● Quoted text
↓↓↓

Audio Formats and Voice Agents

Header

A little backstory

So for those of you who don’t know, I have been working as a Backend and AI engineer at Superdash for two weeks at the time I am writing this. And so far, I have worked on voice based AI agents and made them sound more natural. And, I’m sharing whatever I have scratched my head for. You can use this as a extra reading material while building anything related to voice based communication over the internet.

Let’s start with the transfers

Before we dig in the details, let’s see what are some ways to efficiently get your voice or text data from any external API, because unless you are running your own servers, you must be using some TTS provider to get you that sweet sweet voice. Now most commonly, you must have seen either of these ways to get the voice data you want.

REST API
WebSockets Streaming
gRPC

For the average Joe, it is either REST or WebSockets. To build a real time voice agents, you should already be using WebSockets. REST API should only be used if you want to save the voice data to a file, cause it has higher latency and your users wouldn’t like that. So websockets it is, cause it offers low latency, real time streaming and what not. If you are gRPC, you already know more than me what are you dealing with.

So now we have to optimize our websockets to be as fast as it can be, while maintaining a balanced tradeoff with quality. Basically, the only thing affecting the performance is the bandwidth. How much data are we sending over the websockets makes a huge difference in the quality. Send more than what the users need, and you are wasting that precious bandwidth, send less, and the users cannot hear a single word. This is where we step into the world of compression and encoding of audio data.

The glorious land of formats and encodings

When you hear the word audio format, you might think of .mp3, .wav etc etc. But here is a important distinction. These are file extensions, and they represent how the data is packaged or structured. They provide standardized ways for your audio players to read the data and play it as intended. When dealing with AI agents, we mainly use PCM or u-law. So that is what I’ll be covering here.

Why we do not use mp3 for streaming TTS?

In an .mp3 file, the data is stored in sequence of frames, each frame has a compressed data with its relevant header that describes how to decode that frame. Here is a rough visualization of the mp3 file.

↑↑↑

● What the exercise asks
Continue the post on audio formats for voice agents from its last sentence.

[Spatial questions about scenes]
↓↓↓

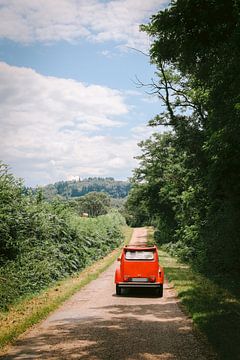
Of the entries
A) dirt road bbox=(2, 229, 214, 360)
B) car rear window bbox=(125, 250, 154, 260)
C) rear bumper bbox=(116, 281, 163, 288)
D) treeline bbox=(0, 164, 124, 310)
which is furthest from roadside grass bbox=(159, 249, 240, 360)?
treeline bbox=(0, 164, 124, 310)

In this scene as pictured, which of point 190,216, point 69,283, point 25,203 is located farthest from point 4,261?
point 190,216

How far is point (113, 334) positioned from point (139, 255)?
22.4ft

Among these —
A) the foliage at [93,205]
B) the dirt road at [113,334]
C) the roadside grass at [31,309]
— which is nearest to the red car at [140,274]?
the dirt road at [113,334]

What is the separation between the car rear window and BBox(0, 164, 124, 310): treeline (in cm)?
380

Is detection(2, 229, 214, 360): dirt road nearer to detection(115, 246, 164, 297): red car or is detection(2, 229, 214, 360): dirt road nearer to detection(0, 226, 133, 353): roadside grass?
detection(0, 226, 133, 353): roadside grass

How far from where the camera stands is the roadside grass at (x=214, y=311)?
26.9 feet

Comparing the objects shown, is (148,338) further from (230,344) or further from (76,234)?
(76,234)

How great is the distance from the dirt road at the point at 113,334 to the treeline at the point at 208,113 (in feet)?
19.8

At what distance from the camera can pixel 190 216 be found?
28.6m

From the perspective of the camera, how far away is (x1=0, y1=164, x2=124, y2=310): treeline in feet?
45.3

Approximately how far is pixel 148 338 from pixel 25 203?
928 cm

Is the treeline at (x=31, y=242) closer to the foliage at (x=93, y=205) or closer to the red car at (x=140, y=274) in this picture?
the red car at (x=140, y=274)

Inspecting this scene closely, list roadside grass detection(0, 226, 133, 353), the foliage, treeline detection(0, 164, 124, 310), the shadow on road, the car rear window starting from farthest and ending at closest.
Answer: the foliage < the car rear window < treeline detection(0, 164, 124, 310) < roadside grass detection(0, 226, 133, 353) < the shadow on road

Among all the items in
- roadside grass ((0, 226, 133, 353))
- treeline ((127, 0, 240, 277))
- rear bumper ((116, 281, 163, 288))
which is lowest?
roadside grass ((0, 226, 133, 353))
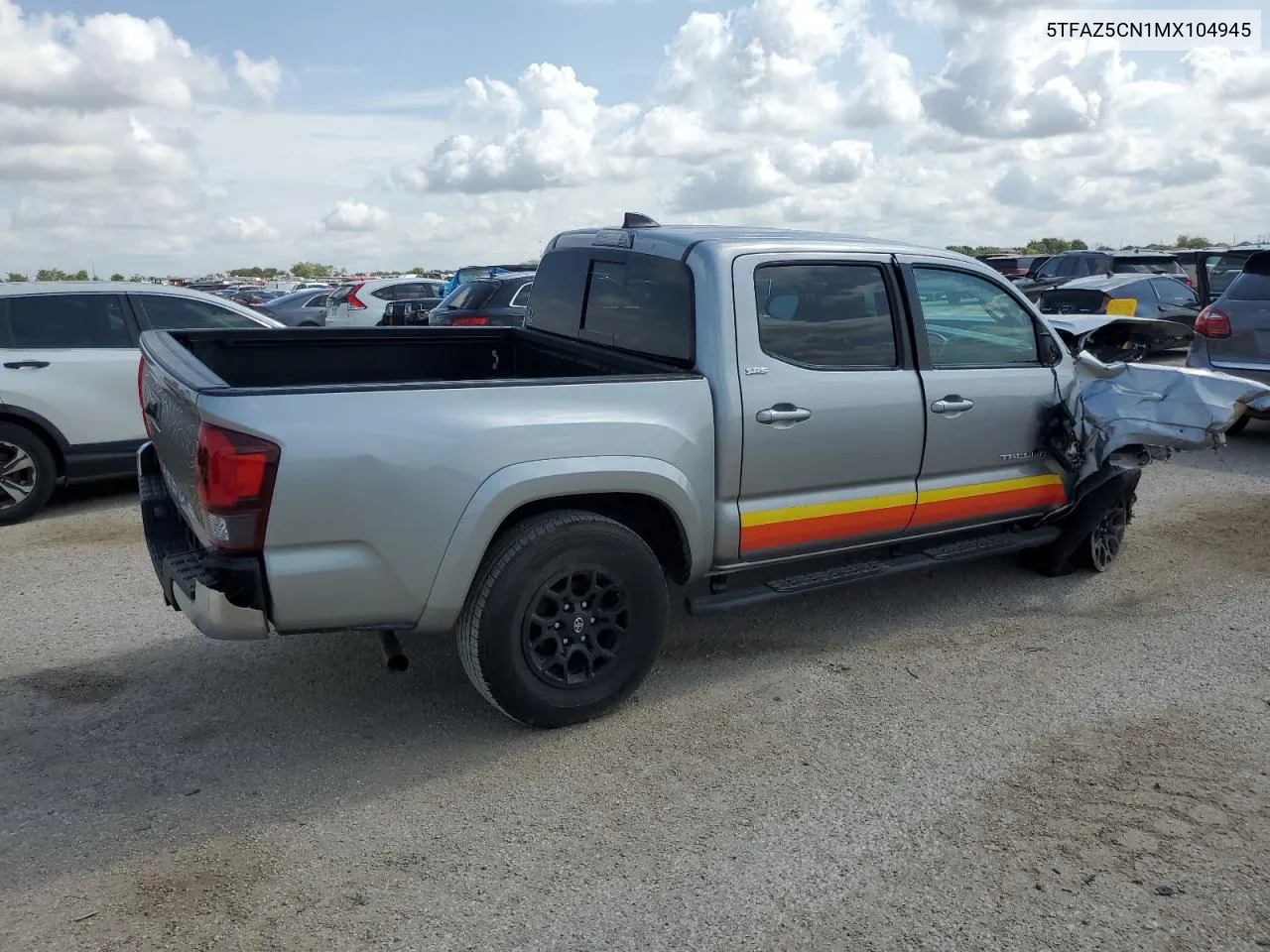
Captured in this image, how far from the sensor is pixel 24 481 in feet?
23.8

↑↑↑

● Task response
+----------------------------+  
| Optional ID3 Metadata     | ← Info like title, artist  
+----------------------------+   
| Frame 1                   |   
| ├── Header (4 bytes)      |   
| └── Compressed Audio Data |   
+----------------------------+   
| Frame 2                   |   
| ├── Header                |   
| └── Audio Data            |   
+----------------------------+   
| ...                       |   
+----------------------------+

Because of the way data is in individual frames, and not continuous, it is not suitable to send in streams, since a partial frame is no good, we need extra frames in the buffer to decode ahead of time, which only introduces more latency. That’s why using mp3 as streaming format will most likely result in choppy audio. This is further complicated by how websockets handle continuous data. MP3 over raw WebSocket or TCP lacks protocol semantics, meaning the websocket has no idea where the data starts or ends, how to deal with packet loss because mp3 frame sizes are variable. The lack of timing information also doesn’t work in the favor mp3, so you need to manually track playback time if you’re synchronizing with other media (like doing any post processing).

Here comes the PCM

It is the most raw format you can get your audio in. It stands for Pulse-Code Modulation. It represents sound as a sequence of discrete samples, each one capturing the amplitude of the audio waveform at a specific moment in time. And since it is just continuous stream of data, it is very easy to be played while streaming, given the player knows about the properties beforehand, since PCM is headless, it has no metadata to tell the receiver what to expect and how to deal with it.

PCM data if we are saving it in a file container, adds header to it, making it easier to deal with. Typically saved as .wav or .aiff files.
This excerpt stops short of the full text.